ReEXplore: Improving MLLMs for Embodied Exploration with Contextualized Retrospective Experience Replay
This addresses the challenge of efficient and robust embodied exploration for AI agents, though it is incremental as it builds on existing MLLM methods.
The paper tackled the problem of suboptimal exploration by MLLM-based embodied agents in new environments, proposing ReEXplore, a training-free framework that improved success rates and navigation efficiency by up to 3x over baselines.
Embodied exploration is a target-driven process that requires embodied agents to possess fine-grained perception and knowledge-enhanced decision making. While recent attempts leverage MLLMs for exploration due to their strong perceptual and reasoning abilities, we find that MLLM-based embodied agents remain suboptimal in exploring new environments: (i) they rely on profound but stale pre-trained knowledge, (ii) training-based approaches such as imitation learning or reinforcement learning are expensive for long-horizon tasks with sparse outcome rewards, and (iii) frontier-based exploration yields a large, visually nuanced action space that is difficult for MLLMs to make reliable decisions.

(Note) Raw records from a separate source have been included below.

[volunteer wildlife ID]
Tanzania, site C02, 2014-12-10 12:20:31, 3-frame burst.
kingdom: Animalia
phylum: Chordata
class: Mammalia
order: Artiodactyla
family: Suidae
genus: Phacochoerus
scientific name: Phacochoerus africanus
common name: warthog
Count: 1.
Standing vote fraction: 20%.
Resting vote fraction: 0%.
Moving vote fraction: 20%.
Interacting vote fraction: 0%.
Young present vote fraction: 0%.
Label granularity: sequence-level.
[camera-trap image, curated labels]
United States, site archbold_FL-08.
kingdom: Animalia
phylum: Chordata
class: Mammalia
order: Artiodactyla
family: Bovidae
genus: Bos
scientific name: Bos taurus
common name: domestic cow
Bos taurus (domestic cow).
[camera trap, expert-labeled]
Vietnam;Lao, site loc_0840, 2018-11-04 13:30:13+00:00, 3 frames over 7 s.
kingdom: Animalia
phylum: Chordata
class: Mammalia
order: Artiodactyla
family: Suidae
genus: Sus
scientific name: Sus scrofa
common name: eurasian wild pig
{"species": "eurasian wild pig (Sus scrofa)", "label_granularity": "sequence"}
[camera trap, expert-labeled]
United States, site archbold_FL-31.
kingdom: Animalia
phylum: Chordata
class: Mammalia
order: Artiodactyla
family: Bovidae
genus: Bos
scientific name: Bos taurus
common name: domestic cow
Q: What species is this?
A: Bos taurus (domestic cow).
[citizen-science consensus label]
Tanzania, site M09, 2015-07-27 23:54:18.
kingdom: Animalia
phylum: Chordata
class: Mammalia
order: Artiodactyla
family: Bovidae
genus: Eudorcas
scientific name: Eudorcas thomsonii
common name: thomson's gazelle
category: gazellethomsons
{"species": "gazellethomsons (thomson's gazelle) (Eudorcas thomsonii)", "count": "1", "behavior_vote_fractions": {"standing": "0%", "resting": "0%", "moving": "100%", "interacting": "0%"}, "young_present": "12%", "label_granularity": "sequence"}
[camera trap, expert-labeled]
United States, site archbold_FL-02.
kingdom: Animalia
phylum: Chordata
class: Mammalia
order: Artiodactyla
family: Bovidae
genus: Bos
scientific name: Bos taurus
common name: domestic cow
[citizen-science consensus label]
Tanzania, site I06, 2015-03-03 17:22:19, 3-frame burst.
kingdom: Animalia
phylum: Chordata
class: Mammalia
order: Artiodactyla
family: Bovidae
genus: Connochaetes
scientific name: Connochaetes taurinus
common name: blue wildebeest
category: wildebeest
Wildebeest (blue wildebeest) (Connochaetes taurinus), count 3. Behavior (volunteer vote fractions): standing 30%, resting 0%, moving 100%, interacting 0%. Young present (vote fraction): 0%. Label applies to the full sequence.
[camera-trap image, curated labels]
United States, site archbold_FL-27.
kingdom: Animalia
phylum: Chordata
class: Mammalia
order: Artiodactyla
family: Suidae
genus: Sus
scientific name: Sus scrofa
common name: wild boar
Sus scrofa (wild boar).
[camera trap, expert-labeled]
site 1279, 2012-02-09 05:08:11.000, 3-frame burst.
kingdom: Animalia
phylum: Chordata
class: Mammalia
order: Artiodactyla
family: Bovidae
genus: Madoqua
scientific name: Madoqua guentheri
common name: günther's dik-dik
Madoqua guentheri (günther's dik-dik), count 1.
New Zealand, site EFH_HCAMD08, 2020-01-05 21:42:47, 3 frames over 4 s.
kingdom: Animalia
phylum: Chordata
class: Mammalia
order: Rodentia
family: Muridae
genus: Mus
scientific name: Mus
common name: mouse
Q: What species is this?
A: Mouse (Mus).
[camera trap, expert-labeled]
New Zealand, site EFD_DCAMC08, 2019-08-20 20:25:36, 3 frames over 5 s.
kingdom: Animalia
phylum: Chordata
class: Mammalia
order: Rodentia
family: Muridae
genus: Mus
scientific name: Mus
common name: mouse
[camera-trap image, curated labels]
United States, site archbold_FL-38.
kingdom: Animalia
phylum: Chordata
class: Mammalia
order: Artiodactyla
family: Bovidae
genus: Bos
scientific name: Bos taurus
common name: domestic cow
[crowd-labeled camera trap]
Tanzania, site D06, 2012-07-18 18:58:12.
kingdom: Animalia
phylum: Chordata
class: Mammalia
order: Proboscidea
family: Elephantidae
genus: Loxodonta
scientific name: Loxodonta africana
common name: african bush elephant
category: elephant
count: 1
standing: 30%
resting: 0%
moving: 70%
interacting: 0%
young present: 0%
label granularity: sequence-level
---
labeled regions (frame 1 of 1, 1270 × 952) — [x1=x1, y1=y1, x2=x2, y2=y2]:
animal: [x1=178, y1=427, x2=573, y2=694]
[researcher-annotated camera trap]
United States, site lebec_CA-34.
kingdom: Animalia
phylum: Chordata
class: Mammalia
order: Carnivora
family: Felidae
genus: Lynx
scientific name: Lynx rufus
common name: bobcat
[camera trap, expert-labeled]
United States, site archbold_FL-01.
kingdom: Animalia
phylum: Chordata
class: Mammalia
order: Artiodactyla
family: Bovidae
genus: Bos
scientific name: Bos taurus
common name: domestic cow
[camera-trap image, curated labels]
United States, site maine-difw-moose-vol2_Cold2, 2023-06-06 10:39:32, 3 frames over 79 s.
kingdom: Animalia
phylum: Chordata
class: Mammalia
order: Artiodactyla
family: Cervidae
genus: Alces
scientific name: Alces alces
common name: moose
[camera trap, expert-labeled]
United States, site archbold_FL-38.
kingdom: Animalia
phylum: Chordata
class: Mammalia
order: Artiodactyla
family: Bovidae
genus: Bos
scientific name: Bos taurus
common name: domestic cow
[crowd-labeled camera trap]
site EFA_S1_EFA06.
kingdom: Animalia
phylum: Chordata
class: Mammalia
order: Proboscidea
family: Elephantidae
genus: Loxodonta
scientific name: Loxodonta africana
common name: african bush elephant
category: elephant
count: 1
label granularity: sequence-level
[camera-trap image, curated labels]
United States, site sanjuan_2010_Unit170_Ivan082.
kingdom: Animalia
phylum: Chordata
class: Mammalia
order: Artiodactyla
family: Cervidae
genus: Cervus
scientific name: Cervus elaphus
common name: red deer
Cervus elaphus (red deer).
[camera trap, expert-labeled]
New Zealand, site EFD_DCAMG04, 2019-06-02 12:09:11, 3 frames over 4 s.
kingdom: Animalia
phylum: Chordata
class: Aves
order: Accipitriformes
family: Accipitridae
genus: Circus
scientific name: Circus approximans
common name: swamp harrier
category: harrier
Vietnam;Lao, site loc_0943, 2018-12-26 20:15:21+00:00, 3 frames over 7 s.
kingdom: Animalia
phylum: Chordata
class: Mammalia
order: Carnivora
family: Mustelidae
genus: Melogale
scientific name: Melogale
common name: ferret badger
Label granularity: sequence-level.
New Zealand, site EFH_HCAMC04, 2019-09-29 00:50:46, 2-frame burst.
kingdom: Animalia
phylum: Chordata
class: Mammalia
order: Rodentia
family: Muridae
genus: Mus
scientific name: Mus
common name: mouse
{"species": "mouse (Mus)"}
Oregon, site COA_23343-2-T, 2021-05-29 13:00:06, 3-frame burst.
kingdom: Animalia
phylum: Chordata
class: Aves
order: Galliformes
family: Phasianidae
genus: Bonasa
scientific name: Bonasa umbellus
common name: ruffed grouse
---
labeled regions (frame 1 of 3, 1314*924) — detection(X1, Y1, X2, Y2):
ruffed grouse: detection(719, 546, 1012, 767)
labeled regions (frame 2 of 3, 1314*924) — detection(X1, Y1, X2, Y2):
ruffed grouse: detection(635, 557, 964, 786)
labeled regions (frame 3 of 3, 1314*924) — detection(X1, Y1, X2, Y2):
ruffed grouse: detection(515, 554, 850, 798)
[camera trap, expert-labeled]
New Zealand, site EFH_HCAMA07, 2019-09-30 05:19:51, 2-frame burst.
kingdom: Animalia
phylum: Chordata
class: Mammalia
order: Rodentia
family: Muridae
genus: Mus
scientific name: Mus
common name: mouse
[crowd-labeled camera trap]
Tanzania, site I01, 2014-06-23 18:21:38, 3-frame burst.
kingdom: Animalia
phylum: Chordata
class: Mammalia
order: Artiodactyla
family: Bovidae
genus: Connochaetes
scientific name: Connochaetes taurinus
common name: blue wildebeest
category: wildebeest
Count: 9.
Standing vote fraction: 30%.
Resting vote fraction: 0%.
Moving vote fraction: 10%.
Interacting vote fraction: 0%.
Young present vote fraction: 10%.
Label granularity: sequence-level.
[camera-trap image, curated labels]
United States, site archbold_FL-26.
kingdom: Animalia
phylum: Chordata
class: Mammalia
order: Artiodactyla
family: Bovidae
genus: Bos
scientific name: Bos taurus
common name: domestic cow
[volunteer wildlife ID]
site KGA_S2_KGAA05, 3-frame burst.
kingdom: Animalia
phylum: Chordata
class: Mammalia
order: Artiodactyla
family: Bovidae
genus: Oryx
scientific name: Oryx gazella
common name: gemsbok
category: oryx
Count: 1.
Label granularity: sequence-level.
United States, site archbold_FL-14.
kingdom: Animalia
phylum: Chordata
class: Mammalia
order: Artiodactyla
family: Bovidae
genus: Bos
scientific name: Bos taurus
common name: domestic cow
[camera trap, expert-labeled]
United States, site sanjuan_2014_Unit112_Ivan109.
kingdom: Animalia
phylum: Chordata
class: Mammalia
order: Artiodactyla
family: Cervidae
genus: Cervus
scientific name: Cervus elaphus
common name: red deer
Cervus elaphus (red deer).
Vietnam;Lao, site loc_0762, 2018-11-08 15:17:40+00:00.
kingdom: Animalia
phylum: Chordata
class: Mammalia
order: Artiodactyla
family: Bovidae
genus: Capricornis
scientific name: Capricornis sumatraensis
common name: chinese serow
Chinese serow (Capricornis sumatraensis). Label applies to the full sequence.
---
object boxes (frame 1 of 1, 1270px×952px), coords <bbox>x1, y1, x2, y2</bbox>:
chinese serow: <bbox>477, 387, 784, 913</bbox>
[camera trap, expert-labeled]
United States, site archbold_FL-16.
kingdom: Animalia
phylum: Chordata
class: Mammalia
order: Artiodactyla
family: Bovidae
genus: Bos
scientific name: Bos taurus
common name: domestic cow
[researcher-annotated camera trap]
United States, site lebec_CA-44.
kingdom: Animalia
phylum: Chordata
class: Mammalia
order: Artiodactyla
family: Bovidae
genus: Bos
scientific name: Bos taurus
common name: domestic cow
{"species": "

We address these challenges with ReEXplore, a training-free framework that performs retrospective experience replay to inject distilled, abstract experience at inference time, and hierarchical frontier selection to decompose frontier ranking into coarse-to-fine decisions. Our approach enables robust, traceable, and efficient exploration. Across multiple embodied exploration benchmarks, ReEXplore yields great improvements over strong MLLM baselines, up to 3x higher performance in both success rate and in navigation efficiency under open-source backbones.